Will and Deanna Are on the Rocks?

Look, I was actually one of the 3 people very into the idea of Worf and Deanna near the end of TNG’s run. But then the show ended, Worf went to DS9 (where he was a wonderful addition), and he married Judzia (also a big fan of Worf and Judzia). And it’s clear that from TNG and the writer’s perspective, it was always supposed to be Will and Deanna. And, in Insurrection, they really started pulling their relationship back together, then in Nemesis they tied the knot.

Will And Deanna's Wedding

Further, one of the most moving parts of Picard Season 1 was Will and Deanna’s relationship, what they had been through, and their daughter, Kestra.

Picard, Will, and DeannaKestra Troi

So the hint from Riker that he and Deanna aren’t doing well is unwelcome and unneeded. And why do we need that drama? The show seems to have plenty of other drama to worry about.
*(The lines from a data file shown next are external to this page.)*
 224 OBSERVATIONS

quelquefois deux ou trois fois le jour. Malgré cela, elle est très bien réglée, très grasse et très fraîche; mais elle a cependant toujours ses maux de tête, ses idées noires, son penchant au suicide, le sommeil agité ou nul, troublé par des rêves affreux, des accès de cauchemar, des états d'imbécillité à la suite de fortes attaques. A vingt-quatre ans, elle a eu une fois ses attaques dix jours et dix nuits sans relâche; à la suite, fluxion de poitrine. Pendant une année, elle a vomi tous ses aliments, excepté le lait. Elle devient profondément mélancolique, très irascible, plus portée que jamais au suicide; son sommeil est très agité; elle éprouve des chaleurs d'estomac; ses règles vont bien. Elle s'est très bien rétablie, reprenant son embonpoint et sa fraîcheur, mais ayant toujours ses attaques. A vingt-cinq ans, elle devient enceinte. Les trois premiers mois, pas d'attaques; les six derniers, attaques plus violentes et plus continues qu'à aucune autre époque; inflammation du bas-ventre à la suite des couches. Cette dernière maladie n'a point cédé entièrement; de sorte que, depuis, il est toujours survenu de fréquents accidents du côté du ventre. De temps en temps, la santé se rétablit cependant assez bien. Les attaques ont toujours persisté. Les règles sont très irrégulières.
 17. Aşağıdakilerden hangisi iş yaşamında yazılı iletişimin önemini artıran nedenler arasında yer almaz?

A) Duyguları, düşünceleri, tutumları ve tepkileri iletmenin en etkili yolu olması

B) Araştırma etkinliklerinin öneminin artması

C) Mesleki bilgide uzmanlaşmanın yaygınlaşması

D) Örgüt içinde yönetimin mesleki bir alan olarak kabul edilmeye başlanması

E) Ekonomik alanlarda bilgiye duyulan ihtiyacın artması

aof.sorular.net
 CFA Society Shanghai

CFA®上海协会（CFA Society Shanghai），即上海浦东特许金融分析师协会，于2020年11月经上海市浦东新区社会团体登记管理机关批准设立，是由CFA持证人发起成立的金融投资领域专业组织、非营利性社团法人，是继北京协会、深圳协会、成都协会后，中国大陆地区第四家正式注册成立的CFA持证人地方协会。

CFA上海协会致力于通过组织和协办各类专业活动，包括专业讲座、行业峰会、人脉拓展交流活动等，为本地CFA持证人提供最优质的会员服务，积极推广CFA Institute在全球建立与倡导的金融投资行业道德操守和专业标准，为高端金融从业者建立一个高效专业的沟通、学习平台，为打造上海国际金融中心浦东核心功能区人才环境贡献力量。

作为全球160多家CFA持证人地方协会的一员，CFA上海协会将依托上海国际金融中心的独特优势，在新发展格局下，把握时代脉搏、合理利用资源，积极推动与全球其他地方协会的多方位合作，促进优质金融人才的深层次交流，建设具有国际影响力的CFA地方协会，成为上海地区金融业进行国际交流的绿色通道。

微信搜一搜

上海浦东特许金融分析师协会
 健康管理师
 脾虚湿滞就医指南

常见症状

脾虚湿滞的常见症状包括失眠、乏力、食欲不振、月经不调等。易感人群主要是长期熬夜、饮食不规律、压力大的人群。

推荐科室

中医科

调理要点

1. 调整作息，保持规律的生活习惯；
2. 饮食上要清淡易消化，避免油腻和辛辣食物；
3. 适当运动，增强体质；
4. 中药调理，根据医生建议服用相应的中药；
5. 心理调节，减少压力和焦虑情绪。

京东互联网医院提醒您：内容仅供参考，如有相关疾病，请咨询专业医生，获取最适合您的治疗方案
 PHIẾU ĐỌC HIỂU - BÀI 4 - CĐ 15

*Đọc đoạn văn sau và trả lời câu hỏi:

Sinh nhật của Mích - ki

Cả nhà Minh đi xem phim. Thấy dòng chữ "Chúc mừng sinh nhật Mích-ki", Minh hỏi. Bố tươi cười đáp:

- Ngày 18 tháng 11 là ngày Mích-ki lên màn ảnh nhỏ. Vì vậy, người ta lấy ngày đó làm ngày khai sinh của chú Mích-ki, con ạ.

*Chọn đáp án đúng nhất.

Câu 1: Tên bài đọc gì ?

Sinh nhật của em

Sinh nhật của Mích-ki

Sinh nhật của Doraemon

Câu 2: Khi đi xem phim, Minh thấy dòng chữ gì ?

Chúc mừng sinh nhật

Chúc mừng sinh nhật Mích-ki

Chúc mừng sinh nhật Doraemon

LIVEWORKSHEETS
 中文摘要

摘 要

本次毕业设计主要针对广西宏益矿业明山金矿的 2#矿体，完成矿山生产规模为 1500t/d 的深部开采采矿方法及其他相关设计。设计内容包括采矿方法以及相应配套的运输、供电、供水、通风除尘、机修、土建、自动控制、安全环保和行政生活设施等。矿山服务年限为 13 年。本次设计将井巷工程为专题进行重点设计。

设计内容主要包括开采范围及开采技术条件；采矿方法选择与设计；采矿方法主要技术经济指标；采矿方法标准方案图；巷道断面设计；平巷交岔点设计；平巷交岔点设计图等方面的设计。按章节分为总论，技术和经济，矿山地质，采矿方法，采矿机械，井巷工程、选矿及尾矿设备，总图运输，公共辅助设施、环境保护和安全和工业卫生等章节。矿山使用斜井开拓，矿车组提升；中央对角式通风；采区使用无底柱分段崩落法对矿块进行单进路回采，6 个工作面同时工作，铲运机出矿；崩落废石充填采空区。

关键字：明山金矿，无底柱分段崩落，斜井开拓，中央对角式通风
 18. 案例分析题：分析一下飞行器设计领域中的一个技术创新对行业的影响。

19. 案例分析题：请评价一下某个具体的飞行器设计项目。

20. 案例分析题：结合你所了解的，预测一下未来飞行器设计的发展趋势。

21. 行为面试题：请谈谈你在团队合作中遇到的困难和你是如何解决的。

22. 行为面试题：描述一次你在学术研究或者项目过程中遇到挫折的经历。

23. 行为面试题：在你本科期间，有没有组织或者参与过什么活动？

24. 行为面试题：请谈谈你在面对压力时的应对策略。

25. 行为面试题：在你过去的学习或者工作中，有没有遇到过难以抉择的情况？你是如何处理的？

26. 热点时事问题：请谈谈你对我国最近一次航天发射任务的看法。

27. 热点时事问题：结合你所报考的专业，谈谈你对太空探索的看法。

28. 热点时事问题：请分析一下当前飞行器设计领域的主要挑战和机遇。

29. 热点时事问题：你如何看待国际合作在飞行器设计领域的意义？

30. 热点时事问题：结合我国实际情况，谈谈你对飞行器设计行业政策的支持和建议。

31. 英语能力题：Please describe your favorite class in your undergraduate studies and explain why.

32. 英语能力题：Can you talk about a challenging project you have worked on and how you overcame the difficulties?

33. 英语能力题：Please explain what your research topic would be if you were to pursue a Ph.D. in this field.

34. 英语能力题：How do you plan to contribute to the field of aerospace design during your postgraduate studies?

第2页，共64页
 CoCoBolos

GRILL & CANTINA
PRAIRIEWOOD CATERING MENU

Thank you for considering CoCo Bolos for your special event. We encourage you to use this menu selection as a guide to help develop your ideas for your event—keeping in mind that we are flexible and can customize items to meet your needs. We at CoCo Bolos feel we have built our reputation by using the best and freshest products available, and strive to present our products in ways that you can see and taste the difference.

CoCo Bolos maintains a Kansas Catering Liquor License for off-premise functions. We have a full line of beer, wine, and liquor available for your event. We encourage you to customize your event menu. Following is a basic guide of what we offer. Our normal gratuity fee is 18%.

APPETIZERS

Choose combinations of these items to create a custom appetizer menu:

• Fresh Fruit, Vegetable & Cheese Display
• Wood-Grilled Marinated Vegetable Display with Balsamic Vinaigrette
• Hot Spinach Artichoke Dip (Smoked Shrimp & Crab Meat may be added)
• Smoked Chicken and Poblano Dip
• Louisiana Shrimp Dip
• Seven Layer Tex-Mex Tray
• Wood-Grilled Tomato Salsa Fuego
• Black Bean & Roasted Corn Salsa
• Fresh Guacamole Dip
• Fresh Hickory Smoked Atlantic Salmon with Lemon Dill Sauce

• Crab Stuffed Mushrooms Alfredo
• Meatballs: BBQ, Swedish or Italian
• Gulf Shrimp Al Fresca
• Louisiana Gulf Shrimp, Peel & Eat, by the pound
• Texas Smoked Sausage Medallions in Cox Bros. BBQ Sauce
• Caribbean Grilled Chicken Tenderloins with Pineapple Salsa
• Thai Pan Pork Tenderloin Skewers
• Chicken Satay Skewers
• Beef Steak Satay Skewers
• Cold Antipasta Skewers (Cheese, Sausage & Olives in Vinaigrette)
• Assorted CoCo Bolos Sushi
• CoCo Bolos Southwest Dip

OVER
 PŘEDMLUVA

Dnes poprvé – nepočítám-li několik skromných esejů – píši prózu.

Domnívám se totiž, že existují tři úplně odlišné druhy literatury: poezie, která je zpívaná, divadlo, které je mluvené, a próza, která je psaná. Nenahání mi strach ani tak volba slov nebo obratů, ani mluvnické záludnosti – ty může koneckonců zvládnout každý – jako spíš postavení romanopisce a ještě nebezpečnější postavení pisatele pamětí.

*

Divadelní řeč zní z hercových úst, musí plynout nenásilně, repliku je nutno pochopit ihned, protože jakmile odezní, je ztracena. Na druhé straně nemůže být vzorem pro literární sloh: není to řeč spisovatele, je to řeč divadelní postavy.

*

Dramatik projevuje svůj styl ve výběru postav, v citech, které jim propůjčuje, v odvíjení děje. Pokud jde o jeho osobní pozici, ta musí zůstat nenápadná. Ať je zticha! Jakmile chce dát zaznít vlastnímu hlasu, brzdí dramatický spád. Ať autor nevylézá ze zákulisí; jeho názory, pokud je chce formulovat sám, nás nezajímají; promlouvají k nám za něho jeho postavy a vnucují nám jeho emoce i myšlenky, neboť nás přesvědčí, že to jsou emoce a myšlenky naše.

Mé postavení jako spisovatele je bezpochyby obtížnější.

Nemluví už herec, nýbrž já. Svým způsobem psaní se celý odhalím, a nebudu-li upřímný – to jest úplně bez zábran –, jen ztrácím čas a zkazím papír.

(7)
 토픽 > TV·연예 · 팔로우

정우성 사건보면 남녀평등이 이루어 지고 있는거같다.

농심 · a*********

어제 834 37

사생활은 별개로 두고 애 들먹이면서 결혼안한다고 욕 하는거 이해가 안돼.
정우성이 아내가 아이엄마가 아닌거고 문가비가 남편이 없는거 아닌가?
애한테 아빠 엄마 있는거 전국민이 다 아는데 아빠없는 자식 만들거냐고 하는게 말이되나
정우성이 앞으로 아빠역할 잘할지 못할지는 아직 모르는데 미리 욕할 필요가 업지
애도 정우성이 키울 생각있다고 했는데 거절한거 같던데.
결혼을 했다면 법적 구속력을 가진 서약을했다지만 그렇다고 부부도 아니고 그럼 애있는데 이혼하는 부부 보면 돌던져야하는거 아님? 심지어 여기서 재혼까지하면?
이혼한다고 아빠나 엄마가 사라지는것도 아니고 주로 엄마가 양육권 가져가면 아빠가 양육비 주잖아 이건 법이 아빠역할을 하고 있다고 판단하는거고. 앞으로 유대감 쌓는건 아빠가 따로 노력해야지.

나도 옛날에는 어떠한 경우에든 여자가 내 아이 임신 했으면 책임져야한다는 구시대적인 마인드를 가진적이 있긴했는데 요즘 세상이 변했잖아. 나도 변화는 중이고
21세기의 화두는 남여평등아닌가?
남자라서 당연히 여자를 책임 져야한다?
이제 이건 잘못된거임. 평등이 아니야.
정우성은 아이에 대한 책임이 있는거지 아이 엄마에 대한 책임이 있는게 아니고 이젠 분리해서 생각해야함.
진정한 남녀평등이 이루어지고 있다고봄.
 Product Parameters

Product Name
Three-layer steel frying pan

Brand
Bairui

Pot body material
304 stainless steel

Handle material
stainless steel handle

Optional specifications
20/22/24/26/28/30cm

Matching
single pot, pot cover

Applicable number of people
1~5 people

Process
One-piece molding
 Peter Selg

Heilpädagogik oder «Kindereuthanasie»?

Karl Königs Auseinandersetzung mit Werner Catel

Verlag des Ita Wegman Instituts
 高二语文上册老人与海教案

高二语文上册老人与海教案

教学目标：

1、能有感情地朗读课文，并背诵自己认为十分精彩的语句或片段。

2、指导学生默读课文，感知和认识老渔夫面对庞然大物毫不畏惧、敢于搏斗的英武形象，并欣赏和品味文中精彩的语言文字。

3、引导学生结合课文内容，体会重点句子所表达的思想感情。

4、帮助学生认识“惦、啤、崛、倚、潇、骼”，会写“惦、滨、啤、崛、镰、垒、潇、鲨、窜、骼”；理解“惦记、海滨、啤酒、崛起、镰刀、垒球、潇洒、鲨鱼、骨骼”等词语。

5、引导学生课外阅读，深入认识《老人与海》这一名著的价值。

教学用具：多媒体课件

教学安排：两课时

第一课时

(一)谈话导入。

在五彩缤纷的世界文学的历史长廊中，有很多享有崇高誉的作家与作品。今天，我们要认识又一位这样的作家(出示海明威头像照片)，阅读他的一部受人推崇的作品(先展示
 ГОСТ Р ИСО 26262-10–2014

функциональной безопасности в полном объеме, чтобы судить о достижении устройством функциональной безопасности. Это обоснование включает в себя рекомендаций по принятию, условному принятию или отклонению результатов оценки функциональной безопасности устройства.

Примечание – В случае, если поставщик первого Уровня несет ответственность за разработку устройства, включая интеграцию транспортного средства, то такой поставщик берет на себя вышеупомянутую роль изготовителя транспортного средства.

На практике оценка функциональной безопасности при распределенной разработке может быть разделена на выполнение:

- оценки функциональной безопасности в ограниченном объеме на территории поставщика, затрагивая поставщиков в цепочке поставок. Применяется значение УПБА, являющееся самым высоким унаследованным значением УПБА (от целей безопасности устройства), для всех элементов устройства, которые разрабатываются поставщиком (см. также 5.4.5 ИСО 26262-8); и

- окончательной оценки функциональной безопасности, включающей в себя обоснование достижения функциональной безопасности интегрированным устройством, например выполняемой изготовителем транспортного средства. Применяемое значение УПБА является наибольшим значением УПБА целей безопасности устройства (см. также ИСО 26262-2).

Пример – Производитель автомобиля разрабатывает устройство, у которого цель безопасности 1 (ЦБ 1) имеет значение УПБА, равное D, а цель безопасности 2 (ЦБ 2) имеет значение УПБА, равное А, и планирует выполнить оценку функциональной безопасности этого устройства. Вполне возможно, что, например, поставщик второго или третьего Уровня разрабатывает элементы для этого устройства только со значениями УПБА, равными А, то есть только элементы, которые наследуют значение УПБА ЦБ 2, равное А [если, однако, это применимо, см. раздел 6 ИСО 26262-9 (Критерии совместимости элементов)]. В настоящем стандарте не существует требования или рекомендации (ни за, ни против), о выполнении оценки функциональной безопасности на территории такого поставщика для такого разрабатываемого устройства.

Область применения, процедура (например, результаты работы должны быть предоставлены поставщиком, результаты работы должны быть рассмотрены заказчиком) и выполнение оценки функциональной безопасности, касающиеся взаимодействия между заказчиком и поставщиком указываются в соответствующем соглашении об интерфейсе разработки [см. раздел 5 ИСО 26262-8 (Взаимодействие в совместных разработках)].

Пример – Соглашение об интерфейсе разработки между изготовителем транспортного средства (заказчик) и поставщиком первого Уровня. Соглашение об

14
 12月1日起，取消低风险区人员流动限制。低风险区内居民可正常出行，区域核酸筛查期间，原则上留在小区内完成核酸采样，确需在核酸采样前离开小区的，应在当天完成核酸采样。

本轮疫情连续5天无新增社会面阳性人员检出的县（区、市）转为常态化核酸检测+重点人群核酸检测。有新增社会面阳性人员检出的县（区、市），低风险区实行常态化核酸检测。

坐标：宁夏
I’d be much happier if Will and Deanna could just be happily married. And I really quite liked the young actress who played Kestra in Season 1. I hope we get to see her again this season.

Make it so

Despite these complaints, I hope it was apparent from earlier sections in this “review” for lack of a better term for this stream of consciousness, that this first episode made me quite happy and I’m greatly looking forward to the rest of the season. Terry has been saying all the right things. The set-ups in this first episode are intriguing. And, I’m greatly looking forward to seeing the crew back together.

And, as I’ve already stated, the pacing feels much more like Star Trek than the often languid pacing of past seasons. I’ll say again that this feels like Star Trek in a way that the previous 2 seasons have not. So thrusters on full, I say.